Collected data entries
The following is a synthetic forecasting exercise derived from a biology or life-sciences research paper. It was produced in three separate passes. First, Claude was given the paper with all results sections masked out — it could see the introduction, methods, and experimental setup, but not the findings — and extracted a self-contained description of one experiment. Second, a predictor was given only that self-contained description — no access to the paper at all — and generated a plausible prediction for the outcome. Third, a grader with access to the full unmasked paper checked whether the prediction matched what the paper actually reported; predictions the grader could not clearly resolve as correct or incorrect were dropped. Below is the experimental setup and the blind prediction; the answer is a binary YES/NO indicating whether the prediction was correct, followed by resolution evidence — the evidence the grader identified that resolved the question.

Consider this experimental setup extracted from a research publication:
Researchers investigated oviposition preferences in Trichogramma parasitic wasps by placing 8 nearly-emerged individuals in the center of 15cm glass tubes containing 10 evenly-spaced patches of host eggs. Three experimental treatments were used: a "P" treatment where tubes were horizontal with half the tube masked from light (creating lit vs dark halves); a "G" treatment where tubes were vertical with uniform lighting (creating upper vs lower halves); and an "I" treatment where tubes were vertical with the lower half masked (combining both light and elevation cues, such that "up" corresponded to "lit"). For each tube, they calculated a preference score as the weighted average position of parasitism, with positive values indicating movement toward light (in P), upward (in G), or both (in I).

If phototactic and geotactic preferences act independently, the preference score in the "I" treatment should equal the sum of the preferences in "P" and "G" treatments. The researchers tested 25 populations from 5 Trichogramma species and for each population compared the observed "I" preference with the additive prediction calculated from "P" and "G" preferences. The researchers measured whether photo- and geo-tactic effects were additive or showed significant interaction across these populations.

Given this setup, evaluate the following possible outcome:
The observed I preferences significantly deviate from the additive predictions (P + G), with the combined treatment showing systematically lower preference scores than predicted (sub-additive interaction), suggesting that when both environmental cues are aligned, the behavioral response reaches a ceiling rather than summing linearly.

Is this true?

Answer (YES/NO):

WHAT TO DO:
Out of the preceding entries, pull each line that contains the word "preferences".

RESPONSE BOX:
Researchers investigated oviposition preferences in Trichogramma parasitic wasps by placing 8 nearly-emerged individuals in the center of 15cm glass tubes containing 10 evenly-spaced patches of host eggs. Three experimental treatments were used: a "P" treatment where tubes were horizontal with half the tube masked from light (creating lit vs dark halves); a "G" treatment where tubes were vertical with uniform lighting (creating upper vs lower halves); and an "I" treatment where tubes were vertical with the lower half masked (combining both light and elevation cues, such that "up" corresponded to "lit"). For each tube, they calculated a preference score as the weighted average position of parasitism, with positive values indicating movement toward light (in P), upward (in G), or both (in I).
If phototactic and geotactic preferences act independently, the preference score in the "I" treatment should equal the sum of the preferences in "P" and "G" treatments. The researchers tested 25 populations from 5 Trichogramma species and for each population compared the observed "I" preference with the additive prediction calculated from "P" and "G" preferences. The researchers measured whether photo- and geo-tactic effects were additive or showed significant interaction across these populations.
The observed I preferences significantly deviate from the additive predictions (P + G), with the combined treatment showing systematically lower preference scores than predicted (sub-additive interaction), suggesting that when both environmental cues are aligned, the behavioral response reaches a ceiling rather than summing linearly.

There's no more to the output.